[Collected data]
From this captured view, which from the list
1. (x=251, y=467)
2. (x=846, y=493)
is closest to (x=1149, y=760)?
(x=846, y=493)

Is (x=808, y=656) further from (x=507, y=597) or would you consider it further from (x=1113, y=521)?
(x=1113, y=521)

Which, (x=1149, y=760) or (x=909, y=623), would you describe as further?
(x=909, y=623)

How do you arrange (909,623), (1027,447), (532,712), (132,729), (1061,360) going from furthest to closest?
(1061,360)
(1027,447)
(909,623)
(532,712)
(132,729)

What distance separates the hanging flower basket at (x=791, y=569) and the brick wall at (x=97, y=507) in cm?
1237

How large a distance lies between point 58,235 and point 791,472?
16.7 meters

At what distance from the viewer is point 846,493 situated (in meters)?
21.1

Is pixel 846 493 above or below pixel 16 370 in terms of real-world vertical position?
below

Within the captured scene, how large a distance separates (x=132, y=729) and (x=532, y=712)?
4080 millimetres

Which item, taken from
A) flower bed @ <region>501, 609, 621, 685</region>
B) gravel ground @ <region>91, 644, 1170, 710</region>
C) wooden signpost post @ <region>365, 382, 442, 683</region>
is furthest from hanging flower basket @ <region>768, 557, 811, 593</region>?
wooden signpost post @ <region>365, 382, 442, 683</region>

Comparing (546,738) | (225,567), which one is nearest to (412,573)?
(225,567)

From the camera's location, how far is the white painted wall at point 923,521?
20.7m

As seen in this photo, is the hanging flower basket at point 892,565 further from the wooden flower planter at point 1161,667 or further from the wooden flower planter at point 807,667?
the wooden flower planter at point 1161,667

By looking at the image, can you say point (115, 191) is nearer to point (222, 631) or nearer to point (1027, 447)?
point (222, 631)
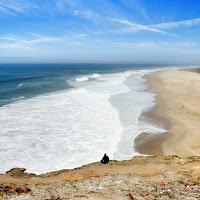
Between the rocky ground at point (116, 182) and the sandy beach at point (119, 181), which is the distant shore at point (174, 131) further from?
the rocky ground at point (116, 182)

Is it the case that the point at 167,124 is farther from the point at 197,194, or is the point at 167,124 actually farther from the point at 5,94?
the point at 5,94

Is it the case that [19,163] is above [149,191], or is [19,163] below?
below

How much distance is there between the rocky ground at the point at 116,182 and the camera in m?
8.30

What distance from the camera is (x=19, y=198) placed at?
820 cm

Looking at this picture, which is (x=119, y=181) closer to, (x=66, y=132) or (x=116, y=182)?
(x=116, y=182)

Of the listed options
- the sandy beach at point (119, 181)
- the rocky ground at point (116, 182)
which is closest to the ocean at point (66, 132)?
the sandy beach at point (119, 181)

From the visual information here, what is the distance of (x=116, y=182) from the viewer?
925cm

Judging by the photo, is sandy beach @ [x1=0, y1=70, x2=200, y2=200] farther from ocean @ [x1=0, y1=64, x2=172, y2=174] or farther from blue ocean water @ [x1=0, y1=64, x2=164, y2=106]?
blue ocean water @ [x1=0, y1=64, x2=164, y2=106]

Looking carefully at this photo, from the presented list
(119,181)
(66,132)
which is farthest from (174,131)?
(66,132)

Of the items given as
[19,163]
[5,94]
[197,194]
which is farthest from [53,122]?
[5,94]

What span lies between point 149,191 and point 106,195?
2.10 metres

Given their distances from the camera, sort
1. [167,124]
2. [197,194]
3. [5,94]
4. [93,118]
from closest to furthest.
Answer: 1. [197,194]
2. [167,124]
3. [93,118]
4. [5,94]

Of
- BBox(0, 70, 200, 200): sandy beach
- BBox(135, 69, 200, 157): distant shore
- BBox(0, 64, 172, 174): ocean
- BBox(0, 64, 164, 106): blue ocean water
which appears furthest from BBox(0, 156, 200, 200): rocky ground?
BBox(0, 64, 164, 106): blue ocean water

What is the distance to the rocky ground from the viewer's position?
830 cm
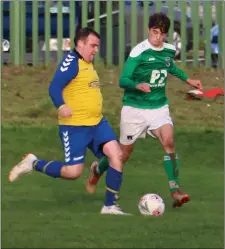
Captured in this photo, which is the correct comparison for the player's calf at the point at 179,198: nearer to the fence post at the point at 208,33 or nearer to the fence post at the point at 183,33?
the fence post at the point at 183,33

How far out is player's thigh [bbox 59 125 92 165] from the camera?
11719mm

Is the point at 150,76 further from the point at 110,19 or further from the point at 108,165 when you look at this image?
the point at 110,19

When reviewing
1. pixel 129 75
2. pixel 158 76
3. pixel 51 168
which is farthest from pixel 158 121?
pixel 51 168

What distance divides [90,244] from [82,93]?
2.52 m

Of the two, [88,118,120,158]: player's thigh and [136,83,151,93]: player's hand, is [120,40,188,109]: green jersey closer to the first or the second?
[136,83,151,93]: player's hand

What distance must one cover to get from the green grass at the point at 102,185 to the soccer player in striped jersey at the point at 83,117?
0.41m

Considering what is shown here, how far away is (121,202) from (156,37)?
171 cm

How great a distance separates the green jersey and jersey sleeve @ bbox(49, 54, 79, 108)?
2.20 feet

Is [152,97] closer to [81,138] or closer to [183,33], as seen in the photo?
[81,138]

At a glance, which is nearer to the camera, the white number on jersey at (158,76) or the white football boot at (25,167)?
the white football boot at (25,167)

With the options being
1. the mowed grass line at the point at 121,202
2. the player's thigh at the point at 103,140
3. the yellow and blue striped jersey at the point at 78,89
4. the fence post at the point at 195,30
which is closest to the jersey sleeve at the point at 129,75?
the yellow and blue striped jersey at the point at 78,89

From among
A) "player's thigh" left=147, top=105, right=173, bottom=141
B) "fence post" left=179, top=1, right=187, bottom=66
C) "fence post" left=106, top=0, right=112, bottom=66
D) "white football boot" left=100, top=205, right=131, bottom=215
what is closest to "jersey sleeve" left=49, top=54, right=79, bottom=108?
"white football boot" left=100, top=205, right=131, bottom=215

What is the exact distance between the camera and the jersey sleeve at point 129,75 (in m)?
12.0

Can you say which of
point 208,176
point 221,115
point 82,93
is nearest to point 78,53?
point 82,93
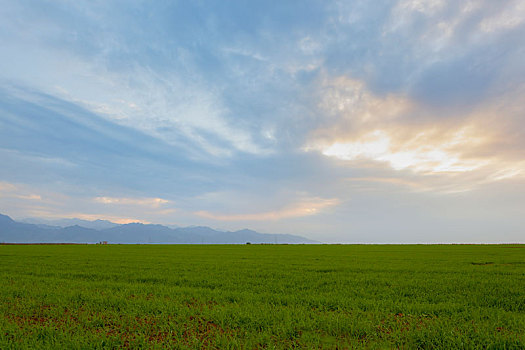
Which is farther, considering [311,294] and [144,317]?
[311,294]

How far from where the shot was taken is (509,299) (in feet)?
31.9

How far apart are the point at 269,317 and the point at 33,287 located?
435 inches

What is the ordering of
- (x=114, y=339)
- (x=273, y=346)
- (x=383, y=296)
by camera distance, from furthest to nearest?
(x=383, y=296) → (x=114, y=339) → (x=273, y=346)

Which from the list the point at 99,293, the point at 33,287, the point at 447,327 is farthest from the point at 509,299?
the point at 33,287

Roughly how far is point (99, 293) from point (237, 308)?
19.1 feet

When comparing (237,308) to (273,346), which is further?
(237,308)

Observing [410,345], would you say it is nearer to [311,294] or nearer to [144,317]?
[311,294]

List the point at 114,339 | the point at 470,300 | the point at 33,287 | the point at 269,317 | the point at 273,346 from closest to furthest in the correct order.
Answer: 1. the point at 273,346
2. the point at 114,339
3. the point at 269,317
4. the point at 470,300
5. the point at 33,287

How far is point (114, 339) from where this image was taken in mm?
6223

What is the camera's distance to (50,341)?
6289 mm

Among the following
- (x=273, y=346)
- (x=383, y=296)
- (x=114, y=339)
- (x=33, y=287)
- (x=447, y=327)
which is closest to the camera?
(x=273, y=346)

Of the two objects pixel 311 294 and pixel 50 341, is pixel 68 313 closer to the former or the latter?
pixel 50 341

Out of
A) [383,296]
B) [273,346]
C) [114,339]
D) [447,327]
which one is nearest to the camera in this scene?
[273,346]

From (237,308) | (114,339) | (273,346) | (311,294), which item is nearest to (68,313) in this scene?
(114,339)
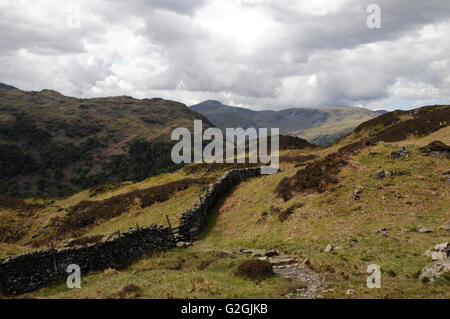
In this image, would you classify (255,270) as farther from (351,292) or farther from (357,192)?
(357,192)

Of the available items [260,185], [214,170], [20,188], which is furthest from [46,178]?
[260,185]

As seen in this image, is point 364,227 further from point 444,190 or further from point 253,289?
point 253,289

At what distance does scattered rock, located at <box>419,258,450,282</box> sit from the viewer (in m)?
13.5

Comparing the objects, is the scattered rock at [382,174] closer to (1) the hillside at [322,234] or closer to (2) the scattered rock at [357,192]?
(1) the hillside at [322,234]

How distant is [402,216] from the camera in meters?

▶ _Task brief_
Write down exactly the lines running from the line with "How far is point (114, 339)" through the end of the material, both ends included, and none of the pictures.

▶ _Task response_
How far is point (114, 339) from where this image was taken in mm?
6223

What is the camera's distance to (50,341)?
6289 mm

Among the following
- (x=273, y=346)
- (x=383, y=296)
- (x=114, y=339)
- (x=33, y=287)
- (x=447, y=327)
which is closest to the camera?
(x=273, y=346)

Of the two objects pixel 311 294 and pixel 50 341, is pixel 68 313 closer to the former or the latter?
pixel 50 341

Out of
A) [383,296]
B) [273,346]
C) [114,339]
D) [447,327]
which one is nearest to the camera in this scene?
[273,346]

From (237,308) | (114,339) | (273,346) | (311,294), which item is nearest to (68,313) in this scene?
(114,339)
In this image, would you classify (255,270) as farther from (351,292) or farther from (357,192)?
(357,192)

Of the available items [260,185], [214,170], [20,188], which is furthest from [46,178]?
[260,185]

As seen in this image, is point 364,227 further from point 444,190 or further from point 253,289?
point 253,289

At what distance does scattered rock, located at <box>419,258,450,282</box> sit from the viewer (in m)?
13.5

Comparing the objects, is the scattered rock at [382,174] closer to (1) the hillside at [322,234] or closer to (2) the scattered rock at [357,192]?
(1) the hillside at [322,234]

How distant is [402,216] from the camera in meters?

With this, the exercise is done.